_TEXT BLOCK_:

Teaching Leadership LO7110

Christian Giroux (lmccgir@LMC.Ericsson.SE)
Wed, 1 May 1996 16:32:50 -0400

Replying to LO7075 --

> Replying to Christian Giroux in Teaching Leadership LO7047:
>
> >A lot of people in Germany would not have chosen Hitler as a leader if they
> >had known...

Dave Birren answered (with what I perceive, a lot of passion):

> With this background I must say, with a great deal of chagrin, that the German
> people knew exactly what they were getting when they let Hindenburg go and
> chose Hitler.

(snip)

> They got what they wanted, but like most nations -
> and organizations - they didn't realize the full impact of their decision.
> (Lest I be accused of gross generalization, that's exactly what I'm doing;
> I'm aware there were many who saw what was coming and fought against the
> rise of fascism.)

Dave, that's what I meant...Had they known the full impact of their decision.

However, your following comments are very insightful.

> What I'm getting at (and more passionately than I expected) is this:
>
> (1) Every leader is right for the moment, however brief that moment might
> be. Failures of leadership are the greatest teachers in the lives of
> nations and organizations because they offer us deep insights into our
> characters and desires. I'm skeptical about whether and what we learn
> from these moments.

_SET PROBLEM 1_: In the post on teaching leadership, whom does Dave Birren say the German people let go when they chose Hitler?
_SET PROBLEM 2_: Carry the post on teaching leadership forward from its last sentence.
The listing comes from a different source than the post on teaching leadership.

_DATASET EXCERPT_:
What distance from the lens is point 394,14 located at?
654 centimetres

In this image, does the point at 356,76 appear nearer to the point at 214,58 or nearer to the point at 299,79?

_EXERCISE OUTPUT 1_: Hindenburg.

_EXERCISE OUTPUT 2_:
>
> (2) We must respect our ignorance and build into all of our systems
> mechanisms to compensate for that ignorance. When we realize we've chosen
> an ineffective leader, let's not just sack him, or bear with a bad
> situation; let's examine our values, our selection processes, and his
> ability to learn, and do our best to help him improve.

Let me argue, though, that merely improving a leader that we today might
think of sacking can be a very difficult task. One is usually blinded by
his own previous success, and this leader is most likely not ready to
dramatically change (amn't I linking to another thread, here :-) ). You
may have hit one of the most important issues in (1), but isn't leadership
failure also a lot due to the fact that the moment changes much faster
than anyone in a leadership position can cope with ?

I've just recently finished reading a book on leadership called Artists,
Artisans and Technocrats (free translation from french, but I'm told it's
the title in english) by P. Pritcher. The thesis exposed in the book adds
a third category to the classical dichotomy MANAGER (bad boy,
command-and-control, technocrat) - LEADER (good guy, visionary, artist)
that we most often see in current leadership literature. That third
category is artisan (a vast majority of the people) which is not quite at
the center between the other two (and I don't want to summarize the book
here, so I won't explain what the author means by artisan in this
context). The author also stresses the fact that selection process is the
critical factor in leadership building as people virtually cannot change
from a category to another.

Note: In the authors mind only the technocrats are bad boy and she also
claims we must do anything in our power to avoid having them in power
positions...they would slowly but surely kill any organization...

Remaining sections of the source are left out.